Dymisja byłej minister PiS. "Natychmiastowo". Reagują po tekście WP
"Danuta Dmowska-Andrzejuk jednogłośnie odwołana w trybie natychmiastowym z pełnionej funkcji" - podaje Onet, powołując się na oświadczenie prezesa zarządu SuperLiga S.A. Patryka Gajdy. Jak ujawniła Wirtualna Polska, była ministra sportu w rządzie PiS miała być zatrudniona na "fikcyjnym stanowisku".
Jak czytamy w oświadczeniu, do którego dotarł Onet, "Pani Danuta Dmowska-Andrzejuk na podstawie przepisów prawa obowiązana była powstrzymać się od działalności konkurencyjnej lub sprzecznej z interesami Spółki już od chwili objęcia funkcji prezesa zarządu SuperLiga S.A. W przypadku zaistnienia takiej sytuacji ówczesna prezes zarządu obowiązana była nie tylko ujawnić istniejącą sprzeczność interesów, ale również natychmiast wstrzymać się od udziału w rozstrzyganiu takich spraw".
"Z informacji, które posiadam, wynika, że ówcześni pracownicy i współpracownicy SuperLigiS.A. nie zostali o takich okolicznościach poinformowani, a Danuta Dmowska-Andrzejuk nigdy nie złożyła oświadczenia Spółce, że poza pełnieniem funkcji w zarządzie SuperLiga S.A. była również 'fikcyjnie' zatrudniona na stanowisku doradcy zarządu Totalizatora Sportowego" - dodano.
Dalsza część artykułu pod materiałem wideo
PiS zbankrutuje? Poseł Kukiz '15: Mogą mieć więcej środków
"Audyt wykazał liczne nieprawidłowości w funkcjonowaniu organizacji pod kierownictwem Pani Danuty Dmowskiej-Andrzejuk. W efekcie, na mocy uchwały Rady Nadzorczej z dnia 1.09.2023 r., została ona jednogłośnie odwołana w trybie natychmiastowym z pełnionej funkcji"
Dymisja po tekście Wirtualnej Polski
Jak informowała Wirtualna Polska, nowe władze Totalizatora Sportowego po analizie dokumentów twierdzą, że były prezes zarządu Olgierd Cieślik mógł nadużyć uprawnień i wyrządzić spółce znaczną szkodę majątkową przez "fikcyjne zatrudnienie" Danuty Dmowskiej-Andrzejuk, byłej minister sportu w rządzie PiS, na stanowisku doradcy zarządu. Spółka zaznacza, że "zatrudnienie było nakierowane wyłącznie na zaspokojenie jej potrzeb finansowych, nie uwzględniając przy tym interesu pracodawcy".
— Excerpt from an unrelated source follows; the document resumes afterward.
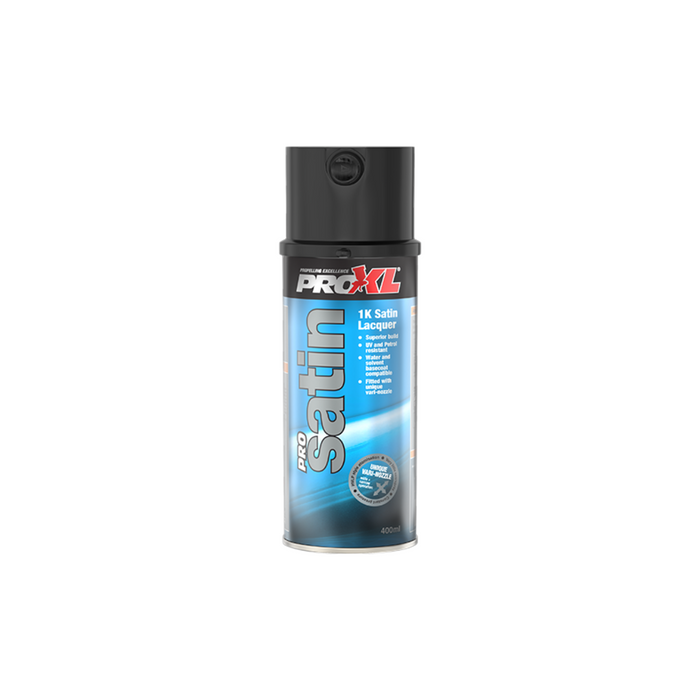 ProXL ProSatin Lacquer Aerosol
Olgierd Cieślik i Danuta Dmowska-Andrzejuk w rozmowie z WP zarzuty określają bezpodstawnymi, twierdzą, że nie mają sobie nic do zarzucenia, bo praca nie była pozorna, a wszystko odbyło się zgodnie z prawem. Zaznaczają, że nie ma mowy o stracie spółki.
W zawiadomieniu Totalizatora Sportowego do prokuratury, do którego dotarł dziennikarz WP Patryk Michalski, napisano, że Danuta Dmowska-Andrzejuk od kwietnia 2021 r. do listopada 2023 r. zarobiła jako doradczyni 438 615,8 zł (ok. 14 500 zł miesięcznie), choć zaznaczono, że "bazując na danych uzyskanych w trakcie analizy, można przypuszczać, że łącznie nie była obecna w pracy przez 483 dni".
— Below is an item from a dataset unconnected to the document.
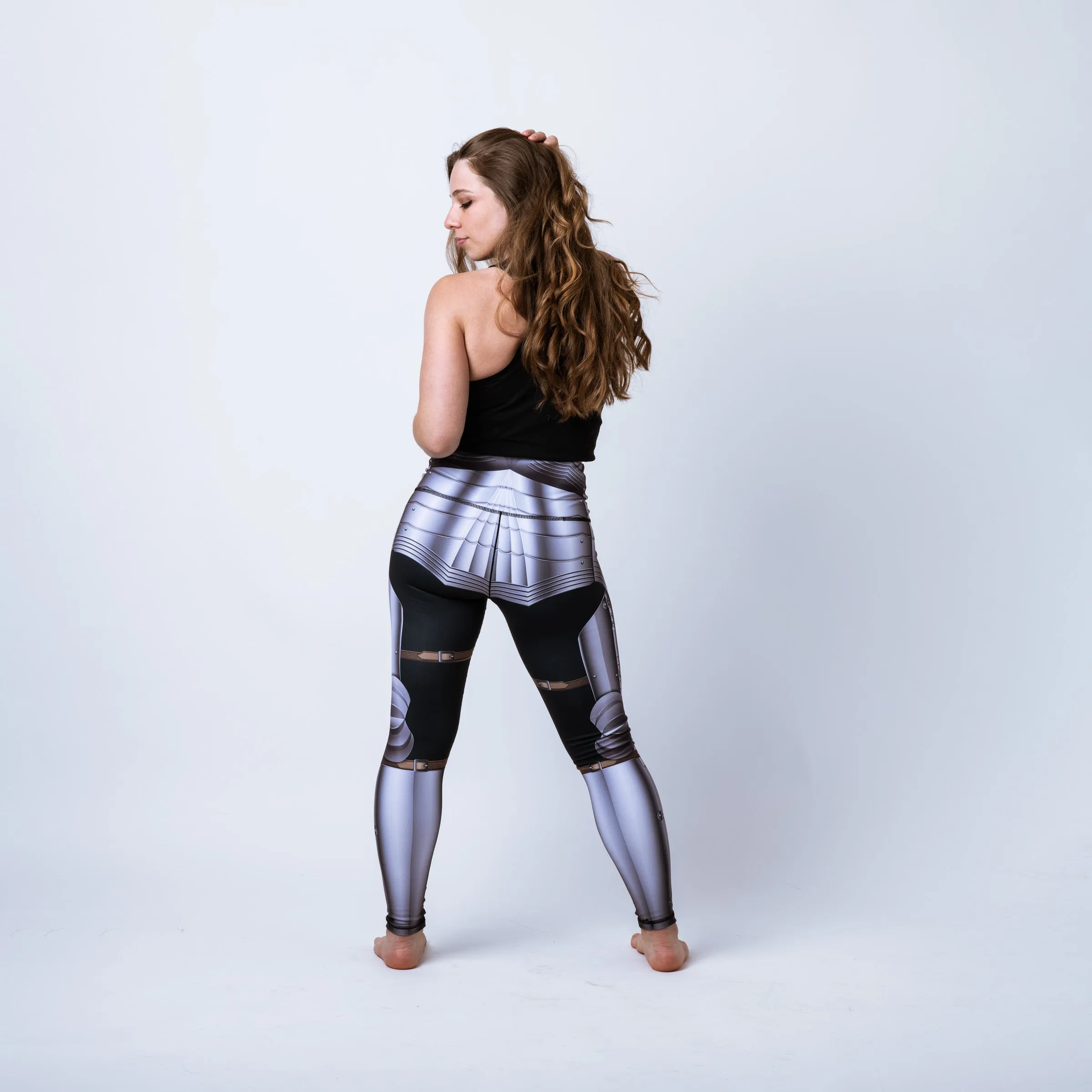 The Augsburg Leggings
"Z uwagi na wyniki analizy aktywności pracowniczej zachodzi uzasadnione podejrzenie, że zawarcie umowy o pracę miało charakter pozorny. W umowie nie wskazano zakresu obowiązków pracownika, nie istnieją także żadne dokumenty, które potwierdzałyby zlecenie jej wykonania jakichkolwiek czynności w tym okresie" - podkreśla spółka.
Władze Totalizatora Sportowego zaznaczyły też, że Danuta Dmowska-Andrzejuk została zatrudniona w systemie zadaniowego czasu pracy, ale wskazały, że sporadycznie pojawiała się w siedzibie spółki. Dodały, że "nie jest też oczywista rola, w jakiej występowała podczas tych wizyt".